Task instructions:
Reproduce the entries starting at the line containing "Out of the curved" and ending at the line containing "344 centimetres", switching "thin tree branch" to "slender tree branch" and leaving everything else unchanged.

Rows from a dataset:
•••••
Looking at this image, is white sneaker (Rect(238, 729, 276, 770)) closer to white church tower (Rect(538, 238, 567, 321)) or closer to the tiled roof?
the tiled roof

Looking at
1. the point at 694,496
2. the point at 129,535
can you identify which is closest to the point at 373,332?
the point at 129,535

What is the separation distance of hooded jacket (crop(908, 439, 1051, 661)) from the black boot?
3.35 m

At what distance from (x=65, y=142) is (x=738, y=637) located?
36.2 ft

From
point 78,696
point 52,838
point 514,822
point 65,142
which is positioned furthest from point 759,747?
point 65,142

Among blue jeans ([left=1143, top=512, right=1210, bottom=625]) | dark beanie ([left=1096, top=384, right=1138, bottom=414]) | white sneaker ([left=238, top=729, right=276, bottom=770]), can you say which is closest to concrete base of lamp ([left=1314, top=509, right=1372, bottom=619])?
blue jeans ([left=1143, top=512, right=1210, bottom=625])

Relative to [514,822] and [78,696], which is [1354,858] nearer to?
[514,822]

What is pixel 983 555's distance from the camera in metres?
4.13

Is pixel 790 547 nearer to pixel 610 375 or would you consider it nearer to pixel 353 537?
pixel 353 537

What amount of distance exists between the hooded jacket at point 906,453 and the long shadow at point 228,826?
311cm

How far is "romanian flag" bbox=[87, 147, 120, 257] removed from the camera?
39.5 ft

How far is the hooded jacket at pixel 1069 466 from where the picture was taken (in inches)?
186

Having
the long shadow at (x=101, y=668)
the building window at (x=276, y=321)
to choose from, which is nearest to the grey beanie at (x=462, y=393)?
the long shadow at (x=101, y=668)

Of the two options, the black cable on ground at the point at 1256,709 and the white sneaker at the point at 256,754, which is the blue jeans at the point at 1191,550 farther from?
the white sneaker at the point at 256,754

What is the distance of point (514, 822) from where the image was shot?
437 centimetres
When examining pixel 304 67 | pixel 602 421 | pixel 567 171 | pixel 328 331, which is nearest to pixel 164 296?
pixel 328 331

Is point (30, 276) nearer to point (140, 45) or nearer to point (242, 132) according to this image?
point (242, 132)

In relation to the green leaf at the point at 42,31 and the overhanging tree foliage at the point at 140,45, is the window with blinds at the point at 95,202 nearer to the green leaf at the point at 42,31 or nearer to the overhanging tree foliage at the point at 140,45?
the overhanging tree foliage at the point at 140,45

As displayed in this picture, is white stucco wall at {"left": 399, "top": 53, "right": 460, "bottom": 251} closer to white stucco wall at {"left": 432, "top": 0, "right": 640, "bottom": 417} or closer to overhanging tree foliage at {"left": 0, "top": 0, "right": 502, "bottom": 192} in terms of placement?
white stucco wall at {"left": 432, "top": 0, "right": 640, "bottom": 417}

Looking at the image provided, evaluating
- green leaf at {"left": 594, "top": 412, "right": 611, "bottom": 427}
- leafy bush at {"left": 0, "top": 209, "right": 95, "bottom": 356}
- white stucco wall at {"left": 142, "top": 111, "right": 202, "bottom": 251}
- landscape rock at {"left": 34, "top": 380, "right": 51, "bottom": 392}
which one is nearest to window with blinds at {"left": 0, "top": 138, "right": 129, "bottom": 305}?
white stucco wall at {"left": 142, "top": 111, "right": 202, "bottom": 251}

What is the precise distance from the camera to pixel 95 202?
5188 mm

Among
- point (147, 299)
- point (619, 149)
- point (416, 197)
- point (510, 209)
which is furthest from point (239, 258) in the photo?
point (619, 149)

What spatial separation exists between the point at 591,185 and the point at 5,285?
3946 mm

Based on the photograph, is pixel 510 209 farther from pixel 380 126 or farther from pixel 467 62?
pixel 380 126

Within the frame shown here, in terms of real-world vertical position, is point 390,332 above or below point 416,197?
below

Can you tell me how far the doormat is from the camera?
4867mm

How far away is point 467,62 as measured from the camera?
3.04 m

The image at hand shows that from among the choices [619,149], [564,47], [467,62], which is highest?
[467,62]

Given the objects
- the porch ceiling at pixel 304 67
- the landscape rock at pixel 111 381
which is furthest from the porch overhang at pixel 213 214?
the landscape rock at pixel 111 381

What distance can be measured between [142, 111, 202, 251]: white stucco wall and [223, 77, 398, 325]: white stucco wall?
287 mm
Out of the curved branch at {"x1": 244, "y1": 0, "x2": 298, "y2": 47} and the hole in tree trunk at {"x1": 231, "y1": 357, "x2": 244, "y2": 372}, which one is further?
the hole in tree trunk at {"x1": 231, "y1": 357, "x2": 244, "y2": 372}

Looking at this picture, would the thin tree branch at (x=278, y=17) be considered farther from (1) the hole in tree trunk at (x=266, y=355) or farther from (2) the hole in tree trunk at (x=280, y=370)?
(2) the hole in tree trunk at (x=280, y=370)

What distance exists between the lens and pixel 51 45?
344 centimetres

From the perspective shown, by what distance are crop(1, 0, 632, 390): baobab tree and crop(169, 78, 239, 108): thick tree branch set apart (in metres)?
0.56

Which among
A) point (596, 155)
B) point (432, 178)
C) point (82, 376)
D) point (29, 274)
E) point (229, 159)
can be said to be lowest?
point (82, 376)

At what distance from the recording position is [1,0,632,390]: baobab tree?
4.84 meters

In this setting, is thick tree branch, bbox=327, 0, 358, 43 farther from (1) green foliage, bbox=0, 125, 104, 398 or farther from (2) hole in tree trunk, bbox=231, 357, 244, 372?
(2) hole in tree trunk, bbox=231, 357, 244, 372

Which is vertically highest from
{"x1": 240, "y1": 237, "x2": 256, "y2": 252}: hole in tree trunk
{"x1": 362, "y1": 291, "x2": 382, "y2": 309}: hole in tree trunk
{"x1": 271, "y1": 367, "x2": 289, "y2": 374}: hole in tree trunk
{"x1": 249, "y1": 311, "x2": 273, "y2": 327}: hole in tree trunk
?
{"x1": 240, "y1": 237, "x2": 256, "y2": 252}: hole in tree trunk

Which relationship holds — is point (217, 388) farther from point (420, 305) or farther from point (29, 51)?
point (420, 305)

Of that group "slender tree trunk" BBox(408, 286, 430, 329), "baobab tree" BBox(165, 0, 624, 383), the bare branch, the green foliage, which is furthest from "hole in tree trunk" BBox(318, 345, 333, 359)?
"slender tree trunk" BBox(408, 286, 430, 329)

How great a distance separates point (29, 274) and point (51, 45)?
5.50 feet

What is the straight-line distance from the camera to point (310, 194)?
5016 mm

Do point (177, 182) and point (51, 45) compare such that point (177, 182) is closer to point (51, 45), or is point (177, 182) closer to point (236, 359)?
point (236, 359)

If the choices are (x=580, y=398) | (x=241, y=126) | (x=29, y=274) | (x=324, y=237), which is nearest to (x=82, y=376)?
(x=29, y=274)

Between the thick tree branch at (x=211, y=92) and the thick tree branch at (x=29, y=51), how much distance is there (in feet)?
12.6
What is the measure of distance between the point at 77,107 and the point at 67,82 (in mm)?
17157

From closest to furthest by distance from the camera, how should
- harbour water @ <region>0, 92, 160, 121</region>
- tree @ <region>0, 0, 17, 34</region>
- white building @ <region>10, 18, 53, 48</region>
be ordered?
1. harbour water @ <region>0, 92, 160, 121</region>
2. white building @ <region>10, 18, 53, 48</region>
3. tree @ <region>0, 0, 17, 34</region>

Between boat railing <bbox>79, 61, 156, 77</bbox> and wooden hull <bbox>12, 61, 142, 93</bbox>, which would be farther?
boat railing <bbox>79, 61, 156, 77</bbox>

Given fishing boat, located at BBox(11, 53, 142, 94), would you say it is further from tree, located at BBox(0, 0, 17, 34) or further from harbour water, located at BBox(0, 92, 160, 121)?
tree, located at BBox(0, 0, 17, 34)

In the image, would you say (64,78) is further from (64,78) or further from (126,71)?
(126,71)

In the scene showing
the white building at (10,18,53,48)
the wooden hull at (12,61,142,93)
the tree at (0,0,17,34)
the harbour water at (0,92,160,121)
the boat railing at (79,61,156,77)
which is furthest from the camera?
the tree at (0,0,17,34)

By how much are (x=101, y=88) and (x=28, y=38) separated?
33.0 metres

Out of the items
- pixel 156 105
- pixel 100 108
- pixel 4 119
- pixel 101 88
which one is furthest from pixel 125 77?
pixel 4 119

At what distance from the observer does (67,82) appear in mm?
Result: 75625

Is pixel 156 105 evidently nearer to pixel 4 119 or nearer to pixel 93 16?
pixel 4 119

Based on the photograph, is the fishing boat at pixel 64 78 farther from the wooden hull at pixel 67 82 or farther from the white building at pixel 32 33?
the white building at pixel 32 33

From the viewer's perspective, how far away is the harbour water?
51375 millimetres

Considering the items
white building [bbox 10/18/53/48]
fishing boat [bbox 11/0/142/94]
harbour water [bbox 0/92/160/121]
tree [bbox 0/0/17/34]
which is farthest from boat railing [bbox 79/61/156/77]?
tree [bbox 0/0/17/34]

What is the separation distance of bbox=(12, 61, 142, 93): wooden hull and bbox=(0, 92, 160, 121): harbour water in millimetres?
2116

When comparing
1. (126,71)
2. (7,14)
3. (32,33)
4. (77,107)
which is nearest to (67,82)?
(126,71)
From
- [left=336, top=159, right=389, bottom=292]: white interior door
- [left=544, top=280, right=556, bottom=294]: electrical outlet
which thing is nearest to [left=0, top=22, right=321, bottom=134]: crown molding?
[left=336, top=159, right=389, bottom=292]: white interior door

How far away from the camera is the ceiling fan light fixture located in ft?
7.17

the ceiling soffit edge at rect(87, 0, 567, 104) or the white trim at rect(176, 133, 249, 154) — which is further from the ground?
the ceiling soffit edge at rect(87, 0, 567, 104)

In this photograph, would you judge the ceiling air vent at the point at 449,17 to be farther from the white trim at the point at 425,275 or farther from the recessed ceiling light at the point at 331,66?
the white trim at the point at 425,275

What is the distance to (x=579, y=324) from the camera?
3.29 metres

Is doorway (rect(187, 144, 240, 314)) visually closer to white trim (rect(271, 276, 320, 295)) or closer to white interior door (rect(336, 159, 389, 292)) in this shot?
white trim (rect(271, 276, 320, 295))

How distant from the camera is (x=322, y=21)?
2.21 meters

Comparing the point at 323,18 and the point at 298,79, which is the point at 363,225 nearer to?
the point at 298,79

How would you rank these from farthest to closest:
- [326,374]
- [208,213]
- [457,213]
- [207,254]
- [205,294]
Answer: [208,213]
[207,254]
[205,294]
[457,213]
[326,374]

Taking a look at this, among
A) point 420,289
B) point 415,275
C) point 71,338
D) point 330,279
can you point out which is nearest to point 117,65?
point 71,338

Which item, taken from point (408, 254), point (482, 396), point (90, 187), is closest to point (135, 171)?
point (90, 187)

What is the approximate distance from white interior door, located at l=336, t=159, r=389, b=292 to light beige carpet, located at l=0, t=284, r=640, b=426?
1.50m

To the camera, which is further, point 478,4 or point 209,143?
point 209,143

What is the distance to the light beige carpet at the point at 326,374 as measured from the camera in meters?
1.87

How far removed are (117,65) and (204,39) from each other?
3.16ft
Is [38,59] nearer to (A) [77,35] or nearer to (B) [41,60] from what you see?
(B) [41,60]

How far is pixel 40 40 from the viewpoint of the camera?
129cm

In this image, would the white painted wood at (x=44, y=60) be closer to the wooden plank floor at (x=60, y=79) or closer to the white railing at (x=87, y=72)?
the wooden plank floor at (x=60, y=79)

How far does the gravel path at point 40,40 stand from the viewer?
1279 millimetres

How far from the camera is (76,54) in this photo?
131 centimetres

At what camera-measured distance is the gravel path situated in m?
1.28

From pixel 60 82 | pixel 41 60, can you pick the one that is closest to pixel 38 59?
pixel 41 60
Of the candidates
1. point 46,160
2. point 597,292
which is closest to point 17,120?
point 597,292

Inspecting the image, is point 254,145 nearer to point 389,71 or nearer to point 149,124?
•••••
Output for this exercise:
Out of the curved branch at {"x1": 244, "y1": 0, "x2": 298, "y2": 47} and the hole in tree trunk at {"x1": 231, "y1": 357, "x2": 244, "y2": 372}, which one is further?
the hole in tree trunk at {"x1": 231, "y1": 357, "x2": 244, "y2": 372}

Looking at this picture, would the slender tree branch at (x=278, y=17) be considered farther from (1) the hole in tree trunk at (x=266, y=355) or farther from (2) the hole in tree trunk at (x=280, y=370)?
(2) the hole in tree trunk at (x=280, y=370)

What distance exists between the lens and pixel 51 45?
344 centimetres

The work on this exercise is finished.